Provided information.
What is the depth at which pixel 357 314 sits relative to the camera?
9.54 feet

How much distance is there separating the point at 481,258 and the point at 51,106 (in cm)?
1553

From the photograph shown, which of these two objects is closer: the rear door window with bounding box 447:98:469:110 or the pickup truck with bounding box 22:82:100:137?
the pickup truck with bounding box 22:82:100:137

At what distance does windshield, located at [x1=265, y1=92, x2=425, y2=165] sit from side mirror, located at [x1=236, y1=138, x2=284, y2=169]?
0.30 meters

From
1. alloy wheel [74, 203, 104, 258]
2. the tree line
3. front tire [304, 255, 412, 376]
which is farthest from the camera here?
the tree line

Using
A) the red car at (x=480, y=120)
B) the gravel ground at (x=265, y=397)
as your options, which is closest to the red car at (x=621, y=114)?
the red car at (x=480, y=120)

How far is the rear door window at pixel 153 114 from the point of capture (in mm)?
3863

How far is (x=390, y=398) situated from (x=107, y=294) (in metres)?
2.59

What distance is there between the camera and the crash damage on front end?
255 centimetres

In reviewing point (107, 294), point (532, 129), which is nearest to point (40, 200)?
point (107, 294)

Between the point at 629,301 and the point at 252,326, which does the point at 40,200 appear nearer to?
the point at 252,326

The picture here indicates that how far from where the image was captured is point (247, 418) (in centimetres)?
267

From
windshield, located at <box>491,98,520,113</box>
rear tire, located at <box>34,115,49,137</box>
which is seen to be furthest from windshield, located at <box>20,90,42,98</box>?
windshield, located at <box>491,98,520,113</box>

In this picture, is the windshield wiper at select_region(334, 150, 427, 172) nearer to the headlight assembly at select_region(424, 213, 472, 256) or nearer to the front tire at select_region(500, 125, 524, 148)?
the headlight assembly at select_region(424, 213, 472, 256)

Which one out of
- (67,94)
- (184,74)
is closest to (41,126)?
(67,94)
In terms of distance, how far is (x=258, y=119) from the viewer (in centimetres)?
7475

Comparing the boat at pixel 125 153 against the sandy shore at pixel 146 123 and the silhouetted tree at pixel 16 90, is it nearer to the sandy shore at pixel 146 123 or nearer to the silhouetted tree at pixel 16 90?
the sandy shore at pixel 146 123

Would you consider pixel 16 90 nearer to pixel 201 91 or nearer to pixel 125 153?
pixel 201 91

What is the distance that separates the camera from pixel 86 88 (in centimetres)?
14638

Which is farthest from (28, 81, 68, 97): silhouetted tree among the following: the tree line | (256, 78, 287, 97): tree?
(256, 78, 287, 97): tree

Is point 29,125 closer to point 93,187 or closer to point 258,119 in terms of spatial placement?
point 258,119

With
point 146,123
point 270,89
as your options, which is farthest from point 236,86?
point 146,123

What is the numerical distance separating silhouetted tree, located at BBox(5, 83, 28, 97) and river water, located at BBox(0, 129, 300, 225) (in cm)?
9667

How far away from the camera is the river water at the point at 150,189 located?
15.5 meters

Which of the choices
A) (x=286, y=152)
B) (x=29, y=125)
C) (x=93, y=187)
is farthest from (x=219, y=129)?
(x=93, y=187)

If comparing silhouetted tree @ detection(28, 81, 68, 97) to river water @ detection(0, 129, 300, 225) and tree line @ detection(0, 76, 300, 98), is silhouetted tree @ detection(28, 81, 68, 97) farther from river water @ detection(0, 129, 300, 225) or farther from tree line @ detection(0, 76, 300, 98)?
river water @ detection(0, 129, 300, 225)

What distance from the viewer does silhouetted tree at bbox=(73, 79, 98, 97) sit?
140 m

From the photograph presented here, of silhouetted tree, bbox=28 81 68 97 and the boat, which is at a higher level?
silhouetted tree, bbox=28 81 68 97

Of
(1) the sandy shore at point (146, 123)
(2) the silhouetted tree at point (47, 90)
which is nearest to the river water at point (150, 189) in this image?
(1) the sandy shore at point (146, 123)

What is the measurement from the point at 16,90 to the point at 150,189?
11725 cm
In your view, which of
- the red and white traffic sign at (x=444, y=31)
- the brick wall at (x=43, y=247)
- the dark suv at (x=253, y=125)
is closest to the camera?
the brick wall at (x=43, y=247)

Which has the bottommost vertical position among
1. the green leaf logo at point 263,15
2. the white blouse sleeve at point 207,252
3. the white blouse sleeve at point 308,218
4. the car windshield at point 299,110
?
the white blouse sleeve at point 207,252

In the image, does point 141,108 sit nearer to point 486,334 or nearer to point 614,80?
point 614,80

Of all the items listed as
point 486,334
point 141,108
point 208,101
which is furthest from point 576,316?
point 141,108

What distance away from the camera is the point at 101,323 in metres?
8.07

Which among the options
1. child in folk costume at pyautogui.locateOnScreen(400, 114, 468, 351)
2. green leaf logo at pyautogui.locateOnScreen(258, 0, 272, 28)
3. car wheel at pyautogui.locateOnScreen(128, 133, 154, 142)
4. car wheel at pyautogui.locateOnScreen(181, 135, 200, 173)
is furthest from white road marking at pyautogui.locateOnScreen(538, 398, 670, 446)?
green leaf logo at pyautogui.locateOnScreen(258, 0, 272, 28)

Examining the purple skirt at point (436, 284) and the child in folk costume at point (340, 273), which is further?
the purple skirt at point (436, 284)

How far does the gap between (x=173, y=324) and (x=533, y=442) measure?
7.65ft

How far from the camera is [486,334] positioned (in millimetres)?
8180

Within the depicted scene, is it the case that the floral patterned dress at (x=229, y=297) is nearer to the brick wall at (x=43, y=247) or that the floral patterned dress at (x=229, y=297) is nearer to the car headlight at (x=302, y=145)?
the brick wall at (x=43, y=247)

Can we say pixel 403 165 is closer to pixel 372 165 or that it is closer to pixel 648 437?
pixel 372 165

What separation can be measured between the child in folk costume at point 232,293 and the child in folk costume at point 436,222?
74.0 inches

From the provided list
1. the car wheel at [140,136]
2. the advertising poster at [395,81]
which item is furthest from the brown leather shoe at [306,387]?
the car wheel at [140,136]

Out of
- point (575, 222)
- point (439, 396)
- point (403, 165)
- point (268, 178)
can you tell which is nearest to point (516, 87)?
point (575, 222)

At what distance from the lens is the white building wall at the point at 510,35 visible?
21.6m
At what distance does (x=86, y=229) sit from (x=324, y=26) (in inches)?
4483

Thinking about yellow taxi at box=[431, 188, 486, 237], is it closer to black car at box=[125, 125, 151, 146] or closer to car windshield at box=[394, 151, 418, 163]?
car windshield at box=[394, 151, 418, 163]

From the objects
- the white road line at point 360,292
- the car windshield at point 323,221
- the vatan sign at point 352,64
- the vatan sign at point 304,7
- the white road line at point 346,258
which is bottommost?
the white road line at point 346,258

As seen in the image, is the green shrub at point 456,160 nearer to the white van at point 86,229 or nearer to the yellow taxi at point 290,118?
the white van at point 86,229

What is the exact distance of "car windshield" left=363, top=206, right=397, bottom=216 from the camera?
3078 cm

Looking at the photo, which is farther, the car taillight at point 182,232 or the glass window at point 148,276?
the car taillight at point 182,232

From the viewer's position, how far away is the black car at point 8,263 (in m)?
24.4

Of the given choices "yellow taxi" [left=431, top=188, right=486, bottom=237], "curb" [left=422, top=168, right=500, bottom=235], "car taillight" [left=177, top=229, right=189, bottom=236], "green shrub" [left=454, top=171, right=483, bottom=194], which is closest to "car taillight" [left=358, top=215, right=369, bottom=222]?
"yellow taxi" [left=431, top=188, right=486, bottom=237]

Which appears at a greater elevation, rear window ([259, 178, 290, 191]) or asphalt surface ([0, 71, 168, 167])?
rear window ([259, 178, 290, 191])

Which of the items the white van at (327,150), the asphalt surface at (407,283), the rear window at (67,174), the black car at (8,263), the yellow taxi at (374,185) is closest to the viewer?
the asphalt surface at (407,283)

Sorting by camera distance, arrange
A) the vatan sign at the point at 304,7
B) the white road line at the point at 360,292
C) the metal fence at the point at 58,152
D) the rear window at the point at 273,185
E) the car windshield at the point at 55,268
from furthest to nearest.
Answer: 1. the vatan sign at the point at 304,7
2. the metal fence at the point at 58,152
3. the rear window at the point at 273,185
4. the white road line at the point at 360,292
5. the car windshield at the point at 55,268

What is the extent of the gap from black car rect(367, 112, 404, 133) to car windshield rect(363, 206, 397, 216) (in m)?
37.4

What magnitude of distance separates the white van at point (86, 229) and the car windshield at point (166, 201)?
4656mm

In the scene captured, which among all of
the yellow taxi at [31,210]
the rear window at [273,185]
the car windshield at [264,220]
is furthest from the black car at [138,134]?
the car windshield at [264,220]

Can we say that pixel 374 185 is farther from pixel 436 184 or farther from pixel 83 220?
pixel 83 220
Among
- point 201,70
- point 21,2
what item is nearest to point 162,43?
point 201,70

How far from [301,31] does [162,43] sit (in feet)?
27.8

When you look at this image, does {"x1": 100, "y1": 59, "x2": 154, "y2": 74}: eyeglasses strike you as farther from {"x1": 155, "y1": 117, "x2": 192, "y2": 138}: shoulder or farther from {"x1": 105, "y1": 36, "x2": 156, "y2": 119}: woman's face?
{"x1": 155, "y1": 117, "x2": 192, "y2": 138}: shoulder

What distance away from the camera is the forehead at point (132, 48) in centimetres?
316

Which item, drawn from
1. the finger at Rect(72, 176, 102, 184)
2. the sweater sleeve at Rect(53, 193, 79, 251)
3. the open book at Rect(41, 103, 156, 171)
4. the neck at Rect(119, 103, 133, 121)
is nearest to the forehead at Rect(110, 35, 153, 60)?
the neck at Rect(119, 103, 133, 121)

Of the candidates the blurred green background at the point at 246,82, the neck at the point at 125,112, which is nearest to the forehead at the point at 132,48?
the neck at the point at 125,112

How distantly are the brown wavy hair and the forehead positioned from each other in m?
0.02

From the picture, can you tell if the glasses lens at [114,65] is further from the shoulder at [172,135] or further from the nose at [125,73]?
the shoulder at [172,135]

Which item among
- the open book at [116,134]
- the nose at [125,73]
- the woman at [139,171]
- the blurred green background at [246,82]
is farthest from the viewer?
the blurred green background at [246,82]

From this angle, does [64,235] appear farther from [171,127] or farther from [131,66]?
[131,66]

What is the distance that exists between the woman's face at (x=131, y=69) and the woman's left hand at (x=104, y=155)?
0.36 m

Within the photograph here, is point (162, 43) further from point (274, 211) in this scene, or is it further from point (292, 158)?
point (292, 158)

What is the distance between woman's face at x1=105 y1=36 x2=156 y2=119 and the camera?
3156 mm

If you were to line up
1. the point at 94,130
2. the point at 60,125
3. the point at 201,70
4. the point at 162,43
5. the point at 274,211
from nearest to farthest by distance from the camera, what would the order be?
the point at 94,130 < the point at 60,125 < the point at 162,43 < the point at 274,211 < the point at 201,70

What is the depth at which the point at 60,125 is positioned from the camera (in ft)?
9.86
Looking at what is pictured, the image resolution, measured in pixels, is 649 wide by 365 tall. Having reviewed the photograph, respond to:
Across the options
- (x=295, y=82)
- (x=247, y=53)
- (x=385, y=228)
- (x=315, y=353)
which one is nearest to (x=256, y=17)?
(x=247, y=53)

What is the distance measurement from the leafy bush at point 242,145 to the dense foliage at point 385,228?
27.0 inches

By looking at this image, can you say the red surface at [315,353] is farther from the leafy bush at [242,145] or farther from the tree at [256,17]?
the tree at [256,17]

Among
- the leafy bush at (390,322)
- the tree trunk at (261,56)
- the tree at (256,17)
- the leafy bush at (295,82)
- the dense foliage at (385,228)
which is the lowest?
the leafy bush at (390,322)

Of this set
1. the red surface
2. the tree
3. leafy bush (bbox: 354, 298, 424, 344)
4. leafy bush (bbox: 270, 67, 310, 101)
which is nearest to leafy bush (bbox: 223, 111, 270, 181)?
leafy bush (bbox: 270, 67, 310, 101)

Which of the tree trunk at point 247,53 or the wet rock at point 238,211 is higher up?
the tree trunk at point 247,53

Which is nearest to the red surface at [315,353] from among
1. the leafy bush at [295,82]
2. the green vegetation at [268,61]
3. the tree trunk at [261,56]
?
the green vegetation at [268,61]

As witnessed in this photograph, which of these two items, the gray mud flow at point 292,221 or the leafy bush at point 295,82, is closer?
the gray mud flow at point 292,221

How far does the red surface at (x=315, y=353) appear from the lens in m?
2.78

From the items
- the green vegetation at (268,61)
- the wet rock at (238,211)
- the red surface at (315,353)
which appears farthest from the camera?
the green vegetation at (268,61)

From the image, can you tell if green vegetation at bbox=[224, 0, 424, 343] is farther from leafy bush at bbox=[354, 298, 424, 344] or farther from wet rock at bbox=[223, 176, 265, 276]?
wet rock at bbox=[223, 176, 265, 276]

Exercise instructions.
The lines to reproduce run from the line containing "Which of the tree" to the end of the listing; write them out exactly and add nothing.

Correct result.
Which of the tree trunk at point 247,53 or the wet rock at point 238,211 is higher up?
the tree trunk at point 247,53

Which is nearest to the red surface at [315,353] from among
1. the leafy bush at [295,82]
2. the green vegetation at [268,61]
3. the tree trunk at [261,56]
?
the green vegetation at [268,61]

As witnessed in this photograph, which of these two items, the gray mud flow at point 292,221 or the leafy bush at point 295,82, is closer?
the gray mud flow at point 292,221

How far does the red surface at (x=315, y=353) appear from the lens in m?
2.78

From the items
- the green vegetation at (268,61)
- the wet rock at (238,211)
- the red surface at (315,353)
which appears farthest from the camera?
the green vegetation at (268,61)

From the image, can you tell if green vegetation at bbox=[224, 0, 424, 343] is farther from leafy bush at bbox=[354, 298, 424, 344] or farther from wet rock at bbox=[223, 176, 265, 276]?
wet rock at bbox=[223, 176, 265, 276]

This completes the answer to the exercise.